Alicia's assignment marks the first time that a sports dietitian has focused full-time on the team. The U.S. Olympic management made the decision after watching the women's hockey team finish second or third to Canada at the last three Winter Games.
“You want to have a lot of gas in the tank so you can show how good you are,” explained American coach Katey Stone. "It’s just one more piece of the puzzle so that you have an advantage, a little edge."
And what a change that "little edge" in the form of Alicia has made.
Forward Hilary Knight recalls joining the national team in 2006, when she consumed mostly peanut butter on white bread, Big Macs and chocolate shakes.
Her summary of that diet then: "All this garbage."
But now that Alicia is in charge of the team's nutrition, Knight notices the dramatic improvement.
“This is different,” said Knight, who scored Saturday’s first goal 53 seconds into the match. “Alicia has transformed this team.”
A sample menu:
- An early morning breakfast of scrambled eggs, chopped baked potatoes, oatmeal, cereal, strawberries and blueberries.
- Two hours later, a pregame snack of bananas and more oatmeal fortified with peanut butter and almond butter.
- After that snack, an open buffet in the locker room that included liquid yogurt, peanut butter and jelly sandwiches and shakes made of whey protein, pineapple, bananas and orange juice.
Supplements also play a role, said Liz Applegate, the director of sports nutrition for athletes at the University of California, Davis and author of "Eat Smart, Play Hard: Customized Food Plans for All Your Sports and Fitness Pursuits" (click for details).
One supplement is vitamin D, based on blood tests administered by Alicia. About half of the women on the team showed suppressed levels during testing last June and now take vitamin D3 supplements, she added.
In addition, the team supplements with beta alanine, an amino acid. It was chosen because it metabolizes and delays the onset of fatigue. As a result, athletes can perform high-intensity exercises lasting about 60 seconds, which is ideal for a hockey shift. Applegate feels the supplements play an important role.
This is what is required at the Olympic level and in professional sports. You have to gain your seconds in running or have just that edge on the ice. It isn’t just about getting a good night’s sleep and eating fruits and vegetables and whole grains.

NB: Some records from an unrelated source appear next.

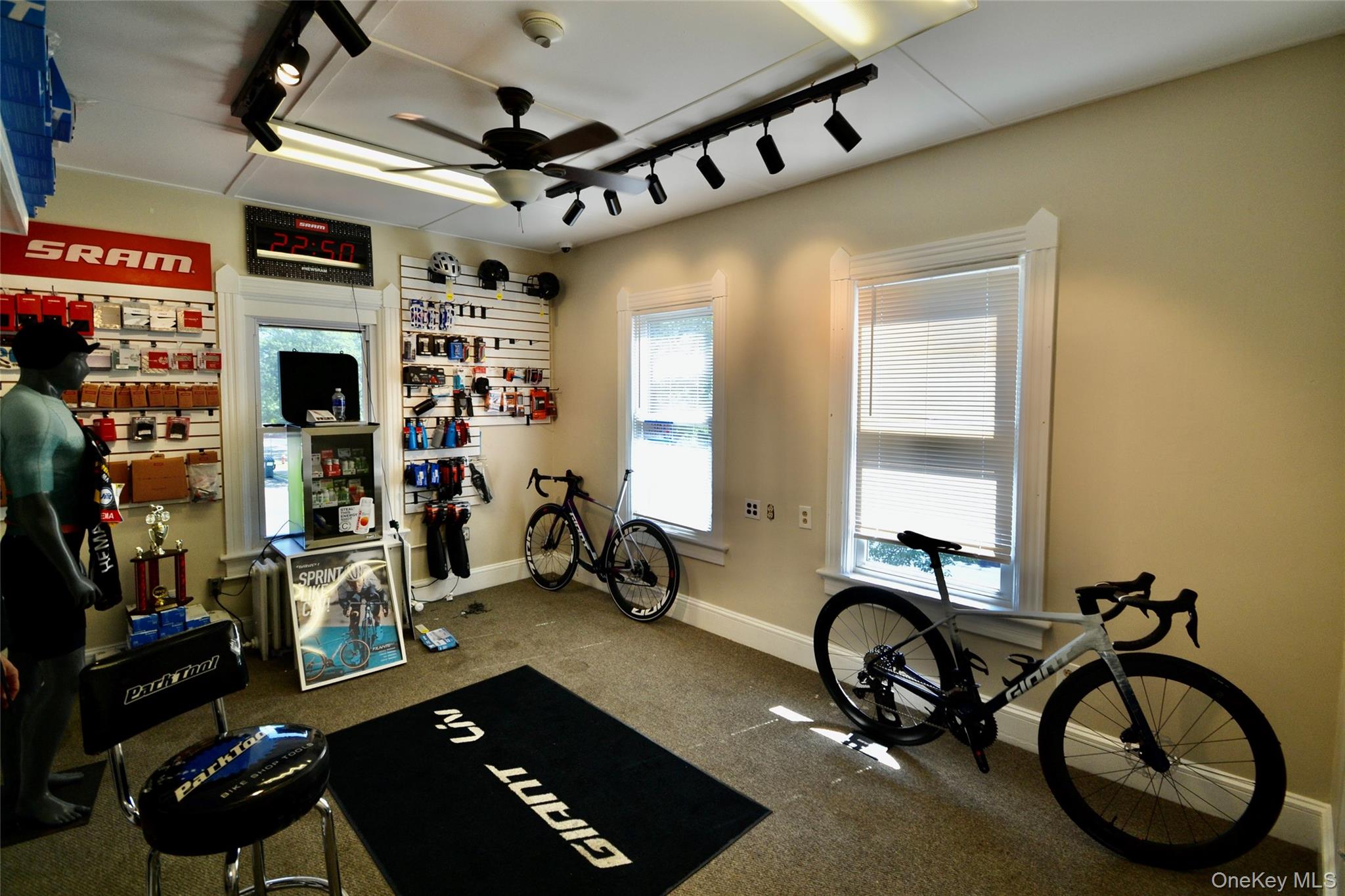 #13 photo, 282 S Broadway, Nyack , NY 10960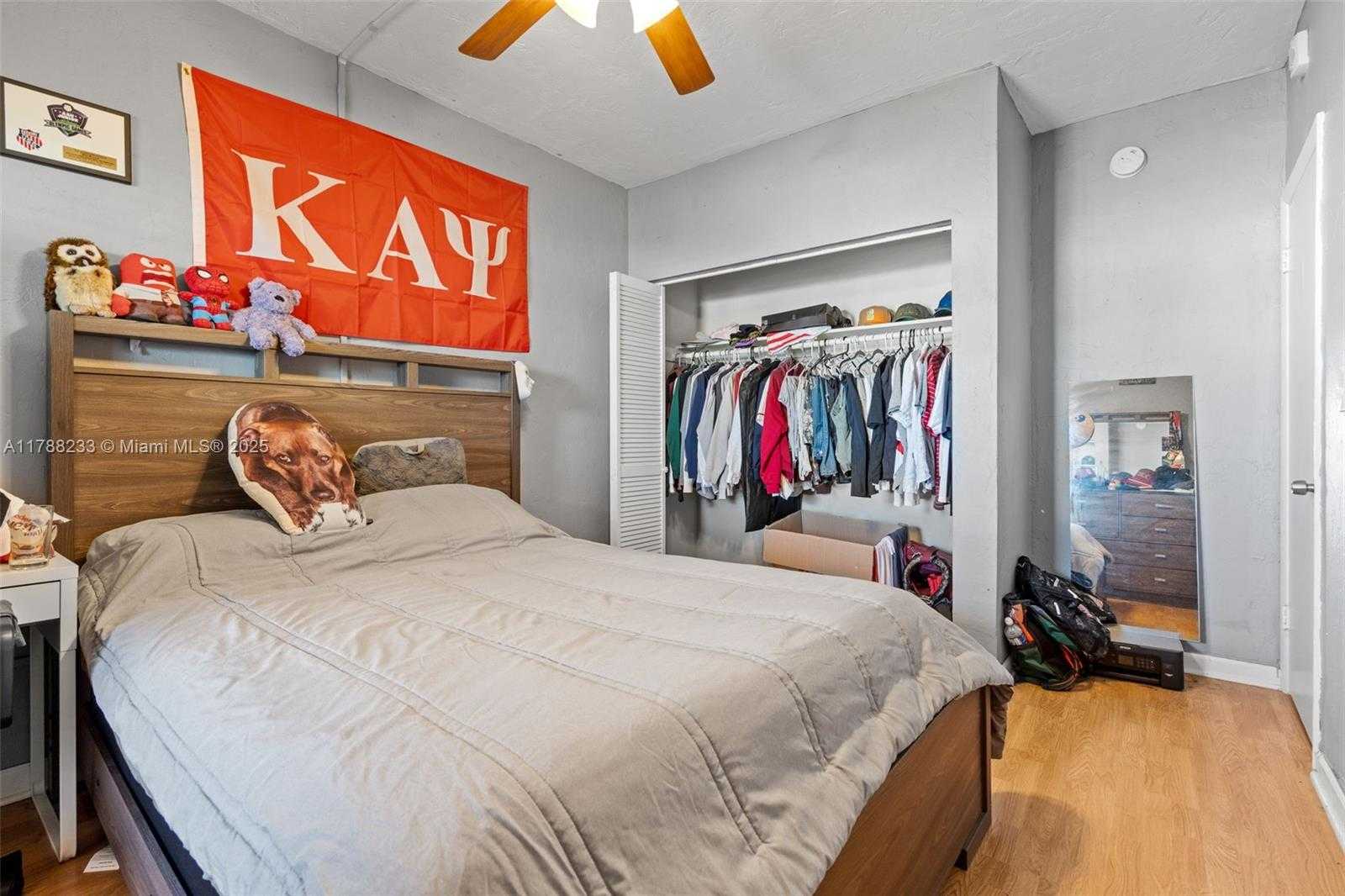 Small Image of 1205 MARIPOSA AVE #413, Coral Gables Number 19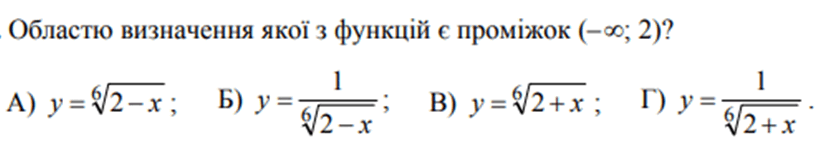 0601it9p-4392-840x160.png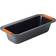 Le Creuset - Brotbackform 35.6 cm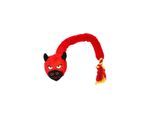 Dogman Toy DeviBull rope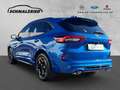 Ford Kuga ST-Line X PHEV Sportpaket HUD Navi Leder digitales Blau - thumbnail 3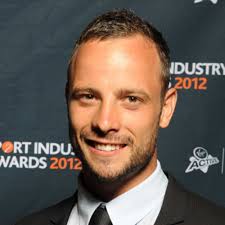Der ehemalige olympionike und paralympionike oscar pistorius (34) könnte bald aus dem . Swashvillage Oscar Pistorius Biografie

In addition, some players drink a half liter of beetroot juice prior to the game. It's thought to dilate blood vessels and enhance blood and oxygen flow to the muscles. Other popular diet additions include smoothies made with kale and tart cherry juice to help with muscle recovery and enhance sleep.
Choosing the right fuel is critical for success, Chris Rosenbloom, PhD, RDN, who worked with athletes at the Atlanta Olympic Games, told the Boston Globe on Feb. 10. And it's important to differentiate between training diets and competition diets.
"Training diets are usually higher in calories, protein, vitamins, and minerals than competition diets. This is because the athlete is working harder during training, often two to three times a day at high-intensities, building both strength and power," added Rosenbloom, author of "Sports Nutrition: A Practice Manual for Professionals."
“Proper fueling during training supports the adaptations to muscles, blood, and lungs by providing key nutrients at the right time.”
The U.S. Olympic team views the diets of their athletes as so important, in fact, that prior to competition, they sent sports dietitians to Sochi prior to the competition. Their assignment: Evaluate the availability and safety of the foods that are being served to the athletes in the Olympic Village.